Ottawa

His bad

The New York Times on Barack Obama’s admission.

The primary weapon for a president who really intends to clean up Washington is credibility — and that requires integrity. Mr. Obama showed that he has both of those things in abundance with his refreshingly frank admission that he “screwed up” and his assurance that he had learned from his mistake.

The Economist on whether Gordon Brown should own up to Britain’s economic troubles.

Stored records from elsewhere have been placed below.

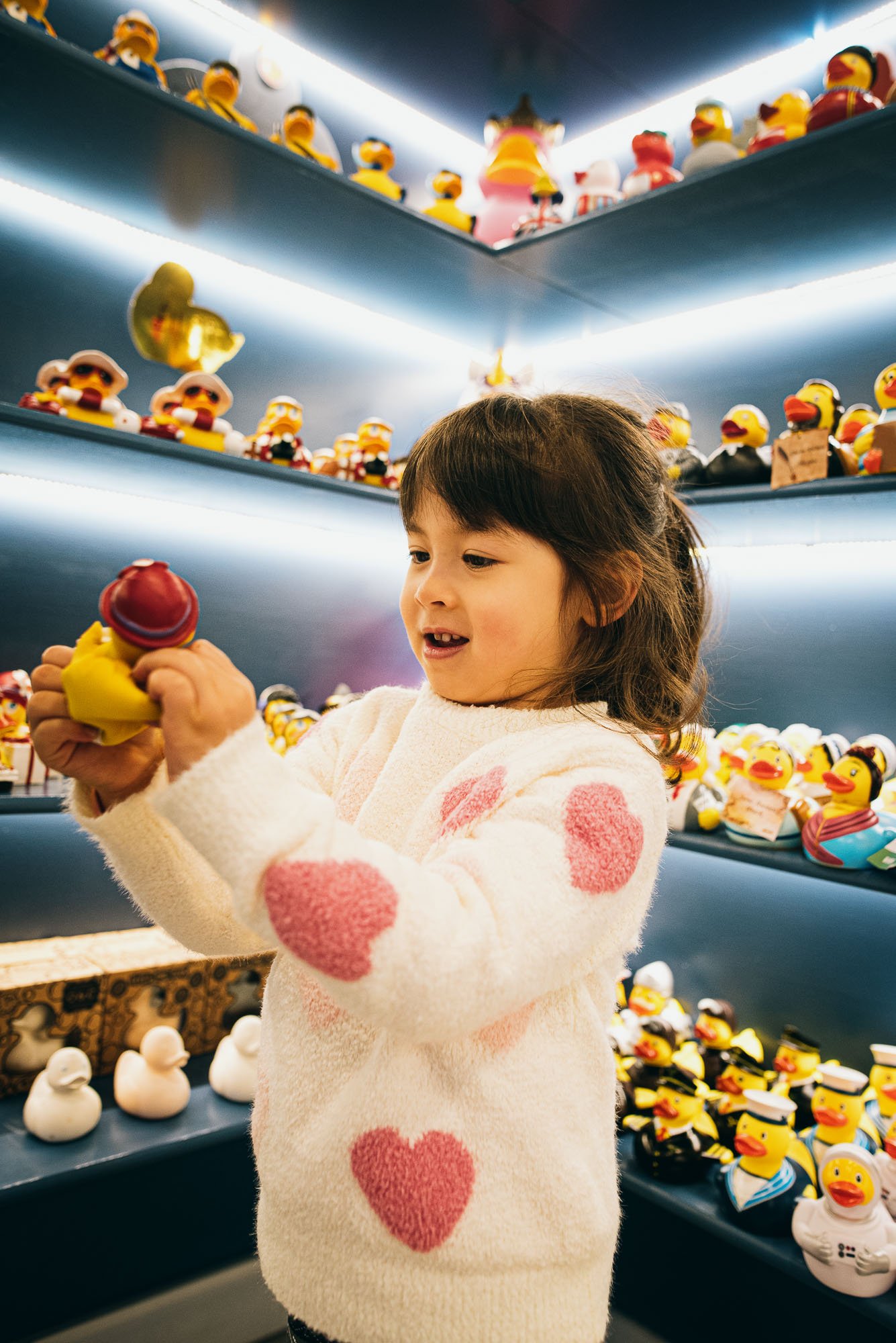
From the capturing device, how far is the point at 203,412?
1.64m

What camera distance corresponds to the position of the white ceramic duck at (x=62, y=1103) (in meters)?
1.40

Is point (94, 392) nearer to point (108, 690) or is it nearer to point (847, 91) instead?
point (108, 690)

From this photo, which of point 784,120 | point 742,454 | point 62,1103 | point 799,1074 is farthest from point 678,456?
point 62,1103

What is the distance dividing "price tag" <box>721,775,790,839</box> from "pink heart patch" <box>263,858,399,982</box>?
1.19 metres

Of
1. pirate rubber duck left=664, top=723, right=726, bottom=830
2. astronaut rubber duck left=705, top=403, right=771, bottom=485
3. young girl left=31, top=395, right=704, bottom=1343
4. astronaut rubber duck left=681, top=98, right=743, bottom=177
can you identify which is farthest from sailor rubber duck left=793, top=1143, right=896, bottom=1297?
astronaut rubber duck left=681, top=98, right=743, bottom=177

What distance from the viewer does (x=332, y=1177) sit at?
652 millimetres

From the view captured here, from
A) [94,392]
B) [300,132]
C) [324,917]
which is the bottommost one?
[324,917]

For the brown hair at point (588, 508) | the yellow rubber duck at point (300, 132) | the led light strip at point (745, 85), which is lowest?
the brown hair at point (588, 508)

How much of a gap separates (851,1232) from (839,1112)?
171 mm

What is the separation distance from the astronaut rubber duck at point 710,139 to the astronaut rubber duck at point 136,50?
93 centimetres

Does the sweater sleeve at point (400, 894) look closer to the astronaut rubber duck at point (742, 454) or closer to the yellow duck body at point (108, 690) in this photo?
the yellow duck body at point (108, 690)

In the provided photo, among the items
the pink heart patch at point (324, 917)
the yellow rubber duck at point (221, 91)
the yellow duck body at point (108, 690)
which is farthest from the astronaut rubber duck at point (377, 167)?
the pink heart patch at point (324, 917)

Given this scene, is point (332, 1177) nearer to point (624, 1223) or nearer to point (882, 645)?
point (624, 1223)

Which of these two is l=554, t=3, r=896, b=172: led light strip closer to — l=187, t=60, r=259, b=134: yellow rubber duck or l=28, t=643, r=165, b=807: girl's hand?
l=187, t=60, r=259, b=134: yellow rubber duck
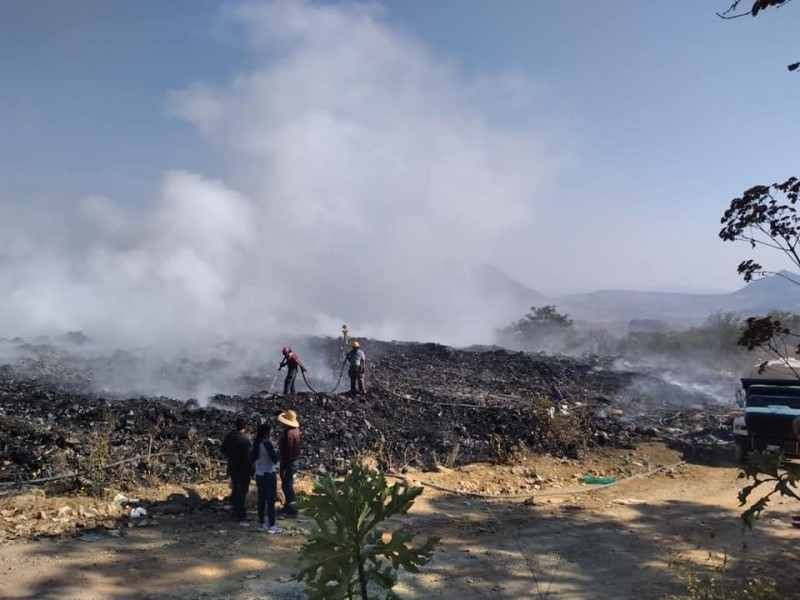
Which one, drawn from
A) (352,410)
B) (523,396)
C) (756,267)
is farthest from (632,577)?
(523,396)

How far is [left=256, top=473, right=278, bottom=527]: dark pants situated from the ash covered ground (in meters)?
2.07

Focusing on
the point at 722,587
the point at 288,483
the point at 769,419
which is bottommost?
the point at 722,587

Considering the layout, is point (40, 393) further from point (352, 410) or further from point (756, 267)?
point (756, 267)

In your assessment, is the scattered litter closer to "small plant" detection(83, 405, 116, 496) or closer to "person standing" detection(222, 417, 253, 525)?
"person standing" detection(222, 417, 253, 525)

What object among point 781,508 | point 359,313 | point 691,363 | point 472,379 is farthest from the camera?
point 359,313

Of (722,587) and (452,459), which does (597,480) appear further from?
(722,587)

… most other politicians adhere to Benjamin Jowett’s famous dictum about apologies: never! Under duress, and in suitably lawyerly periphrases, they may, at most, express a compassionate “regret” for something inconsequential that they, or ideally someone else, did a long time ago … The explanation for this reticence is simple: self-criticism is an admirable trait in human beings but a potentially fatal one in politicians. A minister who apologises for a big policy error may be lauded for his honesty but sacrifice his credibility. Why should the public trust Mr Brown to get Britain out of its economic hole if he admits to having dug the country into it?

Apart from a sideways admission of error on Iraq during the last campaign, it’s difficult to remember an apologetic moment from Stephen Harper. As demonstrated by this magazine’s interview with him last month, he’s not much for public introspection. There is surely, as the Economist points out, some sense in that—it is probably not entirely his fault that our politics are so unreasonable.